▸ **Short problem 1**
In the event description about archaeology in Vestal, what do archaeologists call the people of the Paleo-Indian Period?
— start Extract to read —
Jul 07, 2016, 7:00 PM

Vestal, 328 Vestal Pkwy E, Vestal, NY 13850, USA

About the event

What Is Archaeology In Vestal?

It is an invitation to the community to begin to engage in a discussion on the shared history of this place in which we live.

These soils have been stepped on by humans for thousands of years. Earlier inhabitants drank from and navigated the river we gaze at with such familiarity as we drive down Route 434. These people who came before us trekked up colorful autumn hills. Did they marvel at the beauty as we do now when October is particularly spectacular?

We want to dedicate this corner of our museum to questions concerning our Native American predecessors and how we are able to learn about them through Archaeological practice. We hope you have a lot of questions.

During the Paleo-Indian Period 10,000-8,000 B.C. The ice melted from the ice age glaciers that covered the Southern Tier.  Prehistoric people could start hunting large game animals like caribou and bison. “Nomadic big game hunters” are what archeologists call these people, because they followed herds along their migratory routes.  There is little evidence known about these people’s shelter and clothing but it is assumed that they lived in and were clothed by the bones and thick hides of the large game animals.

The Archaic period from 8000-1500 BC was a time when many of the large animals became extinct. Little evidence of population here suggests that the coniferous forests that existed during this time could not support large populations of hunting and gathering groups. The people lived further south at this time and came to upstate NY to hunt and fish during prime hunting season. By the end of the Archaic period the weather shifted to a more humid climate and warmer temperatures and a large diversity of plants and animals flourished. Archaeologists believe that people lived together in groups of 25-30 people and hunted and gathered. They now ate a wider range of foods including meats, fish, wild plants and nuts instead of focusing mainly on wild game like the people before them.
— end Extract to read —
▸ **Short problem 2**
Rewrite the part of the listing that runs from the line containing "Here are your" down to the last line of the listing, both included, as a numbered list, leaving out blank lines.
— start Task material —
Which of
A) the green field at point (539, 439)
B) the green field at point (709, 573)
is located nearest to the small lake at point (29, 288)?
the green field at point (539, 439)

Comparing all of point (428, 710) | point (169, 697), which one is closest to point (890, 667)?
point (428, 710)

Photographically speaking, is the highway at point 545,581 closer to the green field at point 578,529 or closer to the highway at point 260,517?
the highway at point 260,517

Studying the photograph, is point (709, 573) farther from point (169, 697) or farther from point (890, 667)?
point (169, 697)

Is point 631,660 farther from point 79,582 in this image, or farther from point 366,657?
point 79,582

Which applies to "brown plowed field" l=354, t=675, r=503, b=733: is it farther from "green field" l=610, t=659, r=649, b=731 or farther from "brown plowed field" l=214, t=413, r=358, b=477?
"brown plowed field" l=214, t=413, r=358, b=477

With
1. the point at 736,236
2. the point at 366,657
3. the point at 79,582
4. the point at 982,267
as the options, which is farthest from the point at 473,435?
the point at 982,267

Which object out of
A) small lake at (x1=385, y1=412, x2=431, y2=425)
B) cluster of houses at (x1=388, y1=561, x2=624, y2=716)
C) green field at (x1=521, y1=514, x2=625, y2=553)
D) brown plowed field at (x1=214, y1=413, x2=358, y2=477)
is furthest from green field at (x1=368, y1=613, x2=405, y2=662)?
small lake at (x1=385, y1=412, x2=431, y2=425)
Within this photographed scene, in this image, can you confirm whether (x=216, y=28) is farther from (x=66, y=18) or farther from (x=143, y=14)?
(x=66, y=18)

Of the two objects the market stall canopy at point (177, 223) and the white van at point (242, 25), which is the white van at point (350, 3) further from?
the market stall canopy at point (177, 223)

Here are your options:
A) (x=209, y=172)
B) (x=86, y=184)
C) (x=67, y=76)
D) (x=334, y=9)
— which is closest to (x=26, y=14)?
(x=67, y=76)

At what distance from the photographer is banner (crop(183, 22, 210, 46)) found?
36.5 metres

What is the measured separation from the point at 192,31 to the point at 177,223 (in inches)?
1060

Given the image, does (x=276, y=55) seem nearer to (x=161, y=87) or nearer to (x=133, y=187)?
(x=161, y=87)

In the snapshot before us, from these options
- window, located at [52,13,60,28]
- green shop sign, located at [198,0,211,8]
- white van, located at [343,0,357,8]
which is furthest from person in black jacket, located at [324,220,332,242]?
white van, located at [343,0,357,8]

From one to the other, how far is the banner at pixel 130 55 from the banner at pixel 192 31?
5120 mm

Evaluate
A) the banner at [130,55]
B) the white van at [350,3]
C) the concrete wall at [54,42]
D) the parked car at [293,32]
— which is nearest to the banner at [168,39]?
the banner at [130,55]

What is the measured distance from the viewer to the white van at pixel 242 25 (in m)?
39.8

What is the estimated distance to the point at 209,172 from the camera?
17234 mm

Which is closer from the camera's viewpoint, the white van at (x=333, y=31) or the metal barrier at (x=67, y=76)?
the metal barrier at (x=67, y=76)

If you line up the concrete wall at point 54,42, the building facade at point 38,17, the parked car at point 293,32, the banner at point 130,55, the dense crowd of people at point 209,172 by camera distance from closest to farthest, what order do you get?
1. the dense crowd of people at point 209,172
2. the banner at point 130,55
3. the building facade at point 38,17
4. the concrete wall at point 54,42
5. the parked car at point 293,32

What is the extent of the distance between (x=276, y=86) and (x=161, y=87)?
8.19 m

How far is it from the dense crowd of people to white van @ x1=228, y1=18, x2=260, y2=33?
— end Task material —
▸ **Task output 1**
Nomadic big game hunters.

▸ **Task output 2**
1. Here are your options:
2. A) (x=209, y=172)
3. B) (x=86, y=184)
4. C) (x=67, y=76)
5. D) (x=334, y=9)
6. — which is closest to (x=26, y=14)?
7. (x=67, y=76)
8. At what distance from the photographer is banner (crop(183, 22, 210, 46)) found?
9. 36.5 metres
10. What is the measured separation from the point at 192,31 to the point at 177,223 (in inches)?
11. 1060
12. Given the image, does (x=276, y=55) seem nearer to (x=161, y=87) or nearer to (x=133, y=187)?
13. (x=161, y=87)
14. In the snapshot before us, from these options
15. - window, located at [52,13,60,28]
16. - green shop sign, located at [198,0,211,8]
17. - white van, located at [343,0,357,8]
18. which is furthest from person in black jacket, located at [324,220,332,242]?
19. white van, located at [343,0,357,8]
20. From one to the other, how far is the banner at pixel 130 55 from the banner at pixel 192 31?
21. 5120 mm
22. Evaluate
23. A) the banner at [130,55]
24. B) the white van at [350,3]
25. C) the concrete wall at [54,42]
26. D) the parked car at [293,32]
27. — which is nearest to the banner at [168,39]?
28. the banner at [130,55]
29. What is the measured distance from the viewer to the white van at pixel 242 25 (in m)?
30. 39.8
31. What is the estimated distance to the point at 209,172 from the camera?
32. 17234 mm
33. Which is closer from the camera's viewpoint, the white van at (x=333, y=31) or the metal barrier at (x=67, y=76)?
34. the metal barrier at (x=67, y=76)
35. If you line up the concrete wall at point 54,42, the building facade at point 38,17, the parked car at point 293,32, the banner at point 130,55, the dense crowd of people at point 209,172 by camera distance from closest to farthest, what order do you get?
36. 1. the dense crowd of people at point 209,172
37. 2. the banner at point 130,55
38. 3. the building facade at point 38,17
39. 4. the concrete wall at point 54,42
40. 5. the parked car at point 293,32
41. What is the extent of the distance between (x=276, y=86) and (x=161, y=87)?
42. 8.19 m
43. How far is it from the dense crowd of people to white van @ x1=228, y1=18, x2=260, y2=33?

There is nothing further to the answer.